Diese ehemaligen Mitglieder der Militärpolizei von Rio, die beide wegen Mordes angeklagt waren und per Videokonferenz aus ihrem Gefängnis teilnahmen, hatten sich während der Ermittlungen auf ein Schuldgeständnis geeinigt.
Ihre tatsächliche Strafe wird aufgrund dieser Zusammenarbeit mit dem Justizsystem, dessen Klauseln vertraulich sind, verkürzt, erklärten gerichtliche Quellen gegenüber AFP. Laut der Nachrichtenseite G1 muss Ronnie Lessa 13 Jahre und sein Kumpel sieben Jahre verbüßen, was zu den seit 2019 verbüßten Jahren im Gefängnis hinzukommt.

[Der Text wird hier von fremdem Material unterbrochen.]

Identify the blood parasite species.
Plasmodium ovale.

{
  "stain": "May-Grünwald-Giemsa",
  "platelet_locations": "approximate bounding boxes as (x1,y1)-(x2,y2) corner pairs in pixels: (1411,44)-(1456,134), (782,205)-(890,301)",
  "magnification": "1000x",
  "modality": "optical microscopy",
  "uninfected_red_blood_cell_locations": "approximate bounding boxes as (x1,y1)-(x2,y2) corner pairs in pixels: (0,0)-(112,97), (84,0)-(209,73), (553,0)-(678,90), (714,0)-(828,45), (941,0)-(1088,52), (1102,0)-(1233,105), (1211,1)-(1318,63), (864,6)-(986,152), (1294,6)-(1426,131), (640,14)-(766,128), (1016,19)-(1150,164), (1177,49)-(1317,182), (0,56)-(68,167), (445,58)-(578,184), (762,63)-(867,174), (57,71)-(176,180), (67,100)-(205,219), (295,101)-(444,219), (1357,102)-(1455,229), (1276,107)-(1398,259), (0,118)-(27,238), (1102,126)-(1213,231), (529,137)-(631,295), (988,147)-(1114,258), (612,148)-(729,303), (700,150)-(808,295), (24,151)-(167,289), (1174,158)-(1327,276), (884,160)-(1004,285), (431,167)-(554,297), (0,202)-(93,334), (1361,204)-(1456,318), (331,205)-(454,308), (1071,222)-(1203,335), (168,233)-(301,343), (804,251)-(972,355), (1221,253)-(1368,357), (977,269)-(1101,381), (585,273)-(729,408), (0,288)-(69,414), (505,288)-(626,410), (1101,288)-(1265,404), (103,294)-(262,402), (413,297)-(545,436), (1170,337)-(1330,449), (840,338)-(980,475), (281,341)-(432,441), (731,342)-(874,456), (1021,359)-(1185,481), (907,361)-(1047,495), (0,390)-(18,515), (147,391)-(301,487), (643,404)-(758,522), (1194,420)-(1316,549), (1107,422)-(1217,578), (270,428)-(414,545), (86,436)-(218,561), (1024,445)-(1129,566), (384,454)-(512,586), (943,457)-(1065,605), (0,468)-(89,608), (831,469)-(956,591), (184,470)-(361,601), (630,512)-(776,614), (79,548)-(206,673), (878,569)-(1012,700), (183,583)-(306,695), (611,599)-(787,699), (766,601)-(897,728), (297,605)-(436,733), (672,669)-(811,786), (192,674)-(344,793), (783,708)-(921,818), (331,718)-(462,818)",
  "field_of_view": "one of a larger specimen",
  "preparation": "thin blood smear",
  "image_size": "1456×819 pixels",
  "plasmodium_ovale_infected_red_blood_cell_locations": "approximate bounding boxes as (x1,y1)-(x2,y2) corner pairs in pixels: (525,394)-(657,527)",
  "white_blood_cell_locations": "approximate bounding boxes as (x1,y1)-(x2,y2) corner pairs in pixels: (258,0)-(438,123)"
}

Der Angriff hatte in Brasilien und darüber hinaus große Auswirkungen und warf ein grelles Licht auf die Macht der organisierten Kriminalität in Rio. Schnell richtete sich die Aufmerksamkeit auf die organisierte Kriminalität und die mögliche Beteiligung von Milizen. Diese parapolizeilichen Gruppen säen Terror in Rio und schnappen sich Land, um illegal ein Immobilienvermögen aufzubauen.
Marielle Franco stellte sich gegen Milizeneinsätze und setzte sich gegen Polizeigewalt ein.
Das Bedauern des Attentäters, das nicht alle überzeugt
Ronnie Lessa versicherte am Mittwoch, dass er durch die für die Begehung des Verbrechens angebotene Summe von mehreren Millionen Dollar „geblendet“ und „in den Wahnsinn getrieben“ worden sei.
„Ich möchte diese Gelegenheit nutzen und mit absoluter Aufrichtigkeit und Bedauern die Familien von Anderson und Marielle und (…) die gesamte Gesellschaft um Vergebung für die bösen Taten bitten, die uns hierher geführt haben“, erklärte er.
Die Staatsanwälte stellten die Aufrichtigkeit seiner Reue in Frage. „Sie haben beschlossen, aus Profitgründen zu töten“, sagte Staatsanwalt Fabio Vieira am Donnerstag, der den Attentätern ohne Reue „Soziopathen“ vorwarf.
Nach Angaben der Staatsanwaltschaft hatten der Schütze und der Fahrer den Sachverhalt gegenüber den Ermittlern geleugnet, bevor sie durch die Beweise für ihre Beteiligung verwirrt wurden, und dann versuchten, mit der Justiz zusammenzuarbeiten, um einen Ausweg zu finden.
„Es ist noch nicht das Ende, denn die Sponsoren bleiben“, betonte Antonio Silva, Vater von Marielle Franco. Der Abgeordnete Chiquinho Brazao und sein Bruder Domingos Brazao, Berater des Rechnungshofs von Rio, wurden im vergangenen März verhaftet, nachdem sie von Ronnie Lessa belastet worden waren, und wurden letzte Woche vom Obersten Gerichtshof angehört, genau wie der frühere Chef der städtischen Zivilpolizei , Rivaldo Barbosa. Die beiden Brüder, die nach Angaben des Mörders mit den Milizen in Verbindung standen, bestritten jegliche Beteiligung, ebenso wie der Polizist, der beschuldigt wurde, die Ermittlungen behindert zu haben. Die Anweisung wird fortgesetzt.